Q: Despite having flash storage on my receiver, REC OFF and No Storage are displayed on the screen. Why is this happening?

You said in the description: Key2: switch button for video recording, short press to change its status. The receiver will automatically check the storage device (micro SD card or USB disk, priority SD card) after powering on and start to record video when the storage device is inserted. Just press the button to stop or record again.

A: The receiving system fails to detect the USB flash drive. The USB flash drive needs to be formatted to a format that our system can recognize.

Q: Both B1 and B2 are zero. This indicates that there is a 0 % Bite error rate!!! Which range of these parameters is acceptable?

A: The occurrence of a bit error rate may cause problems with the video image. When the bit error rate is very small, it will not affect the video image effect.

COFDM DVB-T H265 SDI Encoder Decoder 3

Q: Can I customize the programmer screen contents?

A: The display content of the configuration panel (programmer) is not open to customers for modification.

Q: Why isn’t the S2 channel programmed? It appears that the second tuner is not functioning at the moment.

A: S2 refers to receiving antenna 2, which can work normally. Frequency and bandwidth are the same  s1 and s2.

Q: Why the latency I calculated is huge? It’s around 470 ms.

In your description coming: The default normal features of our receiver module can be paired with our H.265 transmitter module. The HD video latency from its inputting of the transmitter to the HDMI screen displaying of the receiver is about 200ms to 250ms.

A: The delay we tested was around 250ms. How did you test it? The delay way we tested, please check the Youtube video link.

Q: How much latency does your SDI encoder transmitter and decoder receiver module have?

I remember you said you optimized the protocol for better latency. As I do not use your fast H.264 latency (130 ms) how much latency should we have on my setup?

A: You confirmed that you needed to support H265, but not H264 low latency mode. To achieve low latency mode, the receiver must be changed to another receiver hardware, and the corresponding firmware must be burned before shipment.

Q: Can I use your COFDM receiver to get the normal DVB-T TV channel?

You said you changed the video protocol for better latency in TX. Can I use your RX as a commercial DVB-T? how can I receive the normal DVB-T channel?

A: If you really want to use it as a normal DVB-T receiver, we have to upgrade another firmware. (remove the encryption on the encoder and decryption on the decoder).

Q: How can I use your OSD menu function on the COFDM receiver?

In your description coming:
The receiver module also includes DVR record functionality with a Micro SD card or USB disk. The receiver module also enables video streaming over USB for remote Android device decoders like Smartphones or Android PAD. This allows multiple remote viewers to monitor the same video
simultaneously. The receiver module also supports display characters string on the video display screen with the video together in OSD mode.

A: See OSD online documentation.

Q: How can I turn on the AES encryption? Where should I enter the key?

A: The configuration panel can edit and change the password.

Q: Indicate the bow text picture question:

COFDM DVB-T H265 SDI Encoder Decoder 4

A: This optional function is required by other products (the network port function is used to connect to a two-way wireless link). Please ignore it in your application.

■ Required work
• a. In the receiver FAQ, why do REC OFF and No Storage appear on the screen even though flash storage is attached, and what does the reply say must be done about it?
• b. Copy the passage from the receiver FAQ word for word, starting with "A: The occurrence" and going on through "programmer screen contents?".

■ Records
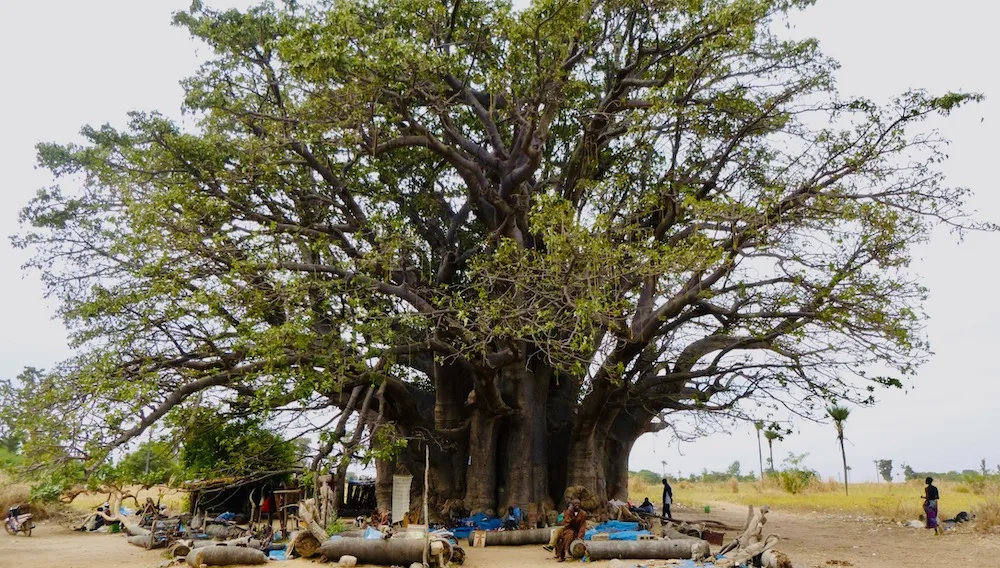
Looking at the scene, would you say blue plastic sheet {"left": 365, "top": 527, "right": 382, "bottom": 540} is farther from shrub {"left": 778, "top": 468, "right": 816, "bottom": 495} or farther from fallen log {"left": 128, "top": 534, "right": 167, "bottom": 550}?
shrub {"left": 778, "top": 468, "right": 816, "bottom": 495}

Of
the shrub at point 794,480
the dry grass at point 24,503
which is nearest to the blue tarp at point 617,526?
the dry grass at point 24,503

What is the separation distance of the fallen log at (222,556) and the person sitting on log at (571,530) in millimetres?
3900

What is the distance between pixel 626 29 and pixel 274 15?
5842 mm

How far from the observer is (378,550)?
8688mm

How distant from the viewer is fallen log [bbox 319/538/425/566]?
340 inches

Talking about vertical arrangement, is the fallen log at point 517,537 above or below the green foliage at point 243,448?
below

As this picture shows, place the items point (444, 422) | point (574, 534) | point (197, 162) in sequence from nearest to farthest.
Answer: point (574, 534) < point (197, 162) < point (444, 422)

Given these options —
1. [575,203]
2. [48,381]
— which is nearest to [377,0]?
[575,203]

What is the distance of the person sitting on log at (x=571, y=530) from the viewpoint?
31.8 feet

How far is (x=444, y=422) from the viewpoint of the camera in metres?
13.7

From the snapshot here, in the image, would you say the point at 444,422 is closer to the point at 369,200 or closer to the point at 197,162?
the point at 369,200

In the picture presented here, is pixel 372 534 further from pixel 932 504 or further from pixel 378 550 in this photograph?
pixel 932 504

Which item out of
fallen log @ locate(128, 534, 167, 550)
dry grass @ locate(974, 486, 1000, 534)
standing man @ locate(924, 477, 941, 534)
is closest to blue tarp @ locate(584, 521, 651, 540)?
standing man @ locate(924, 477, 941, 534)

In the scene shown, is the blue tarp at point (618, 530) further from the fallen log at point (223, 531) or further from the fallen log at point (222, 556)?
the fallen log at point (223, 531)
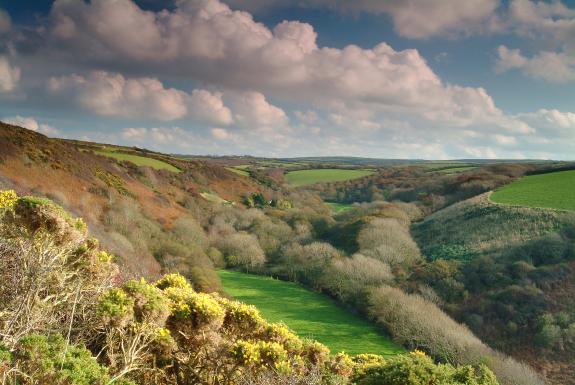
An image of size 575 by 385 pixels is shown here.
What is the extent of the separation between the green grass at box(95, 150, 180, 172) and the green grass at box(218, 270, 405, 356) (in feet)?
163

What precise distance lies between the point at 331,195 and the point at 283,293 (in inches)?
4036

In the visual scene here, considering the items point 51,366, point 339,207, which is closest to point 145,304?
point 51,366

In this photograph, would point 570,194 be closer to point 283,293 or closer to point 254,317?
point 283,293

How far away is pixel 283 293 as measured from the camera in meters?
44.1

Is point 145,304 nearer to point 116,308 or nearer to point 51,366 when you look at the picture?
point 116,308

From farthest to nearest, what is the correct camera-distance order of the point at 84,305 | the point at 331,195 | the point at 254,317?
the point at 331,195, the point at 254,317, the point at 84,305

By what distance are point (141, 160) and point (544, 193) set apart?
264 ft

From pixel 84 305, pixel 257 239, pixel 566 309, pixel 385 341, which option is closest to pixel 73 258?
pixel 84 305

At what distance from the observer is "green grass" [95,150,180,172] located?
292 feet

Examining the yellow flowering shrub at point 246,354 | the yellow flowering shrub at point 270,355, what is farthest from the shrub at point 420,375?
the yellow flowering shrub at point 246,354

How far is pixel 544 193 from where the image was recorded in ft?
198

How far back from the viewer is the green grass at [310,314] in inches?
1213

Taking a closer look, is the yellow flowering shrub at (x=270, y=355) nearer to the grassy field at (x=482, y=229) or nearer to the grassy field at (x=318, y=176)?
the grassy field at (x=482, y=229)

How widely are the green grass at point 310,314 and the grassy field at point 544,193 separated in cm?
3306
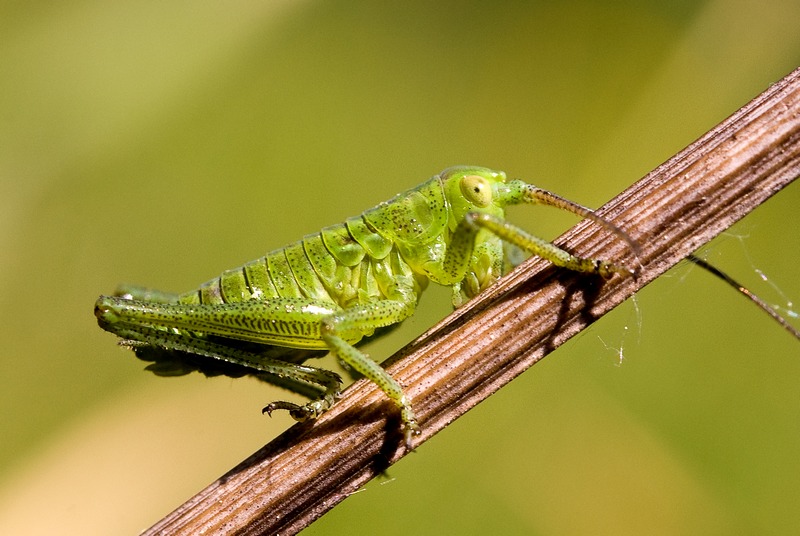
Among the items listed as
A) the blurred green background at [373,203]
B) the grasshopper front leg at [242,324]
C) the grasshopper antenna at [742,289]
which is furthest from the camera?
the blurred green background at [373,203]

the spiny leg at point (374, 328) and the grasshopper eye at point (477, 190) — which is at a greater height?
the grasshopper eye at point (477, 190)

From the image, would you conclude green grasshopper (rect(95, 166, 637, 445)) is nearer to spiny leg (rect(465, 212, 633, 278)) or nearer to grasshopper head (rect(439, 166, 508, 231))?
grasshopper head (rect(439, 166, 508, 231))

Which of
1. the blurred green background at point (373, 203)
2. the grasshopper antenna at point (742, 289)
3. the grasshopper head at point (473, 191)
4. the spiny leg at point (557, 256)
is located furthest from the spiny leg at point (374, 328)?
the grasshopper antenna at point (742, 289)

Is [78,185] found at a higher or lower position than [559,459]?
higher

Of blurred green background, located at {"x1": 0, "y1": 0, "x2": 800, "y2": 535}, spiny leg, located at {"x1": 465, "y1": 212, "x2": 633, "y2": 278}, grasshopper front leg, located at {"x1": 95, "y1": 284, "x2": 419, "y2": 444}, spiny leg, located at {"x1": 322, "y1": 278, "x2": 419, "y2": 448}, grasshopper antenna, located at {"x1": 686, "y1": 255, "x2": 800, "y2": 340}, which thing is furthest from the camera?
blurred green background, located at {"x1": 0, "y1": 0, "x2": 800, "y2": 535}

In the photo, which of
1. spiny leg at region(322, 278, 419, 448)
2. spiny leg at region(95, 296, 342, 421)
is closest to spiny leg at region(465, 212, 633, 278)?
spiny leg at region(322, 278, 419, 448)

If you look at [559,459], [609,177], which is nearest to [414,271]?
[559,459]

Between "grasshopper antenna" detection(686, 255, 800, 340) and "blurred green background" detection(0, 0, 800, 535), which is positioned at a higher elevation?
"blurred green background" detection(0, 0, 800, 535)

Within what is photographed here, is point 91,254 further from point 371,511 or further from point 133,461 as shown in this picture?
point 371,511

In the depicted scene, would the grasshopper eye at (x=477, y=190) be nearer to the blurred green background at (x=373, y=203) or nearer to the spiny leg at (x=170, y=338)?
the blurred green background at (x=373, y=203)
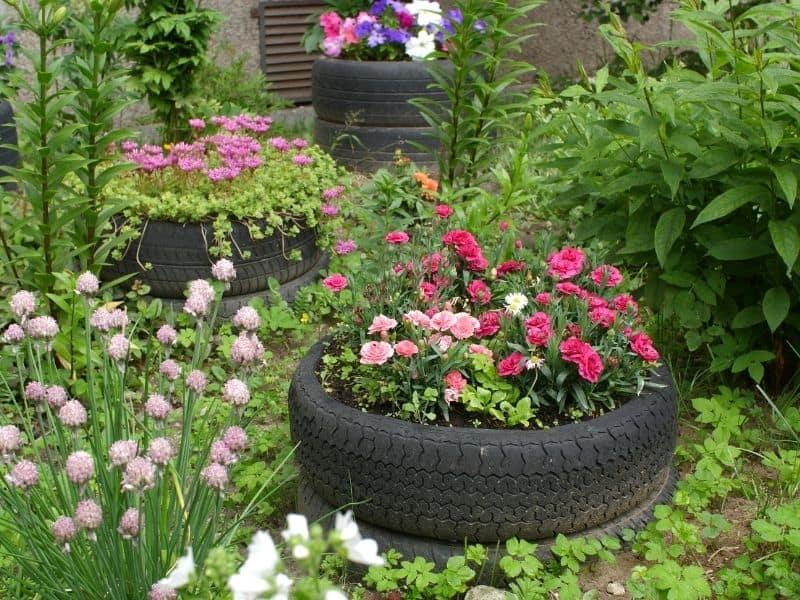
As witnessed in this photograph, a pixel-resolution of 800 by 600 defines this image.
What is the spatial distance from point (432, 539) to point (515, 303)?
0.73 m

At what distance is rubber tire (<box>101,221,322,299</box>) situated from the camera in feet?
12.8

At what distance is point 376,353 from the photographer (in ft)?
8.04

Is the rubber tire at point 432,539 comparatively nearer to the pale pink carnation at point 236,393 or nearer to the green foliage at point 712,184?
the pale pink carnation at point 236,393

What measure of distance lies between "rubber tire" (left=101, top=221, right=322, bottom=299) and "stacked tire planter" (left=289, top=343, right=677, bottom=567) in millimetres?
1562

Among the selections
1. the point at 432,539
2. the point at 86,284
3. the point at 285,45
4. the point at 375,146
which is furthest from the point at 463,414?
the point at 285,45

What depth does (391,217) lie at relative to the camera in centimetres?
441

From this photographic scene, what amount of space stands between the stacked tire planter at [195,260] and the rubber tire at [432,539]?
154 centimetres

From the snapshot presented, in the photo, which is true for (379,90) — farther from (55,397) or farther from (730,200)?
(55,397)

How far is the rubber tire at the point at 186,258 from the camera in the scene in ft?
12.8

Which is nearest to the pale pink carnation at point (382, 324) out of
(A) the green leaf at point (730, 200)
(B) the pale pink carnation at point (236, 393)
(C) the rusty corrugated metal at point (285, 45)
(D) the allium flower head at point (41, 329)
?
(B) the pale pink carnation at point (236, 393)

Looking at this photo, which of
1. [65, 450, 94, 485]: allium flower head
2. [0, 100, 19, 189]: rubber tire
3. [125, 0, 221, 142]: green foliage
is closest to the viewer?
[65, 450, 94, 485]: allium flower head

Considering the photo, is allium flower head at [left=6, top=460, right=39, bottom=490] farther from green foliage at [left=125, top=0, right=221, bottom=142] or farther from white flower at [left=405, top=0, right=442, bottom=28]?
white flower at [left=405, top=0, right=442, bottom=28]

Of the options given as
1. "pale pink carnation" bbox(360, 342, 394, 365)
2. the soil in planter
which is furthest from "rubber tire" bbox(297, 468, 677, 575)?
"pale pink carnation" bbox(360, 342, 394, 365)

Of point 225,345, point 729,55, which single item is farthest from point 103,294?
point 729,55
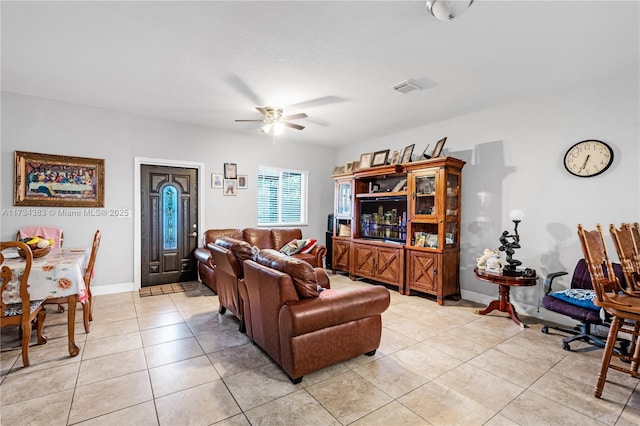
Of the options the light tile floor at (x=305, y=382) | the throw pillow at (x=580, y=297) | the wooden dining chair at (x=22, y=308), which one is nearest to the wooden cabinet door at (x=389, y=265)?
the light tile floor at (x=305, y=382)

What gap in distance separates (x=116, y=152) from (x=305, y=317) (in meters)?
4.25

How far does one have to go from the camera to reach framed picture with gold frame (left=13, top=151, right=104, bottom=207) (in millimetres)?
4012

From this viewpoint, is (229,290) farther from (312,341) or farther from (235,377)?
(312,341)

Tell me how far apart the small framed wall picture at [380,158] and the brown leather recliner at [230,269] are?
10.2ft

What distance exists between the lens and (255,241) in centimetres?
558

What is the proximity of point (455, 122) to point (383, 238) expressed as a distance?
227 cm

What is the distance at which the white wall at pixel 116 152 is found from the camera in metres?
3.99

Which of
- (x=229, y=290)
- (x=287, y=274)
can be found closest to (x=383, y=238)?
(x=229, y=290)

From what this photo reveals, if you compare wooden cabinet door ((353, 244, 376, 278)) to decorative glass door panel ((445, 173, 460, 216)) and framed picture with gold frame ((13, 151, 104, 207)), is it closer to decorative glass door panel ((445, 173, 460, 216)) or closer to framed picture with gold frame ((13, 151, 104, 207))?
decorative glass door panel ((445, 173, 460, 216))

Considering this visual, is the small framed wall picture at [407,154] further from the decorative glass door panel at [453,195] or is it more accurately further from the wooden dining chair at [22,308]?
the wooden dining chair at [22,308]

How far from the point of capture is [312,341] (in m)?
2.30

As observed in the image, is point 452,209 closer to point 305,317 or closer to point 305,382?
point 305,317

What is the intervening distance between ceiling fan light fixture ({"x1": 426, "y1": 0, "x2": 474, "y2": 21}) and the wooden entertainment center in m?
2.37

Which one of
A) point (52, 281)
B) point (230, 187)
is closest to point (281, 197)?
point (230, 187)
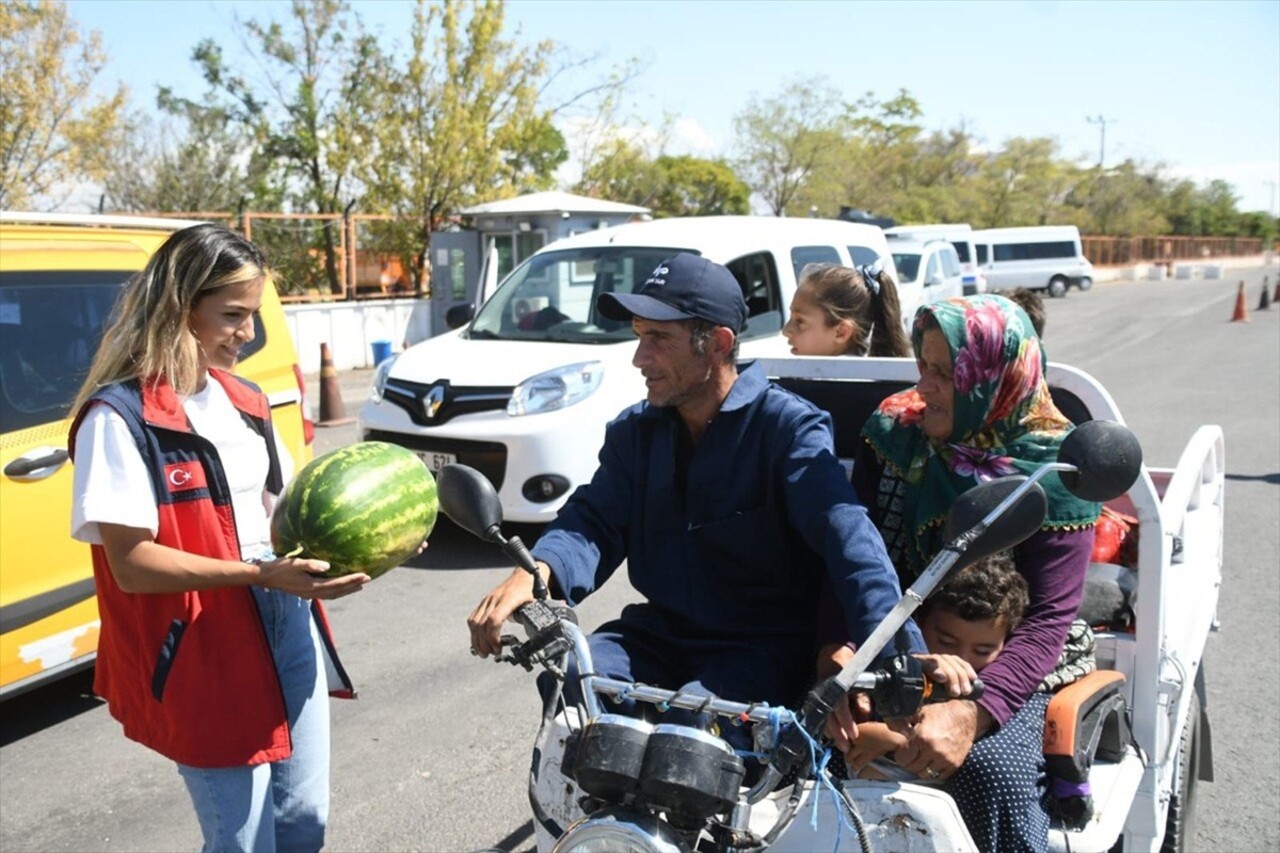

■ Outputs by task
• a. The receiving system fails to detect the USB flash drive. The drive needs to be formatted to a format that the system can recognize.

• b.
A: The occurrence of a bit error rate may cause problems with the video image. When the bit error rate is very small, it will not affect the video image effect.

COFDM DVB-T H265 SDI Encoder Decoder 3

Q: Can I customize the programmer screen contents?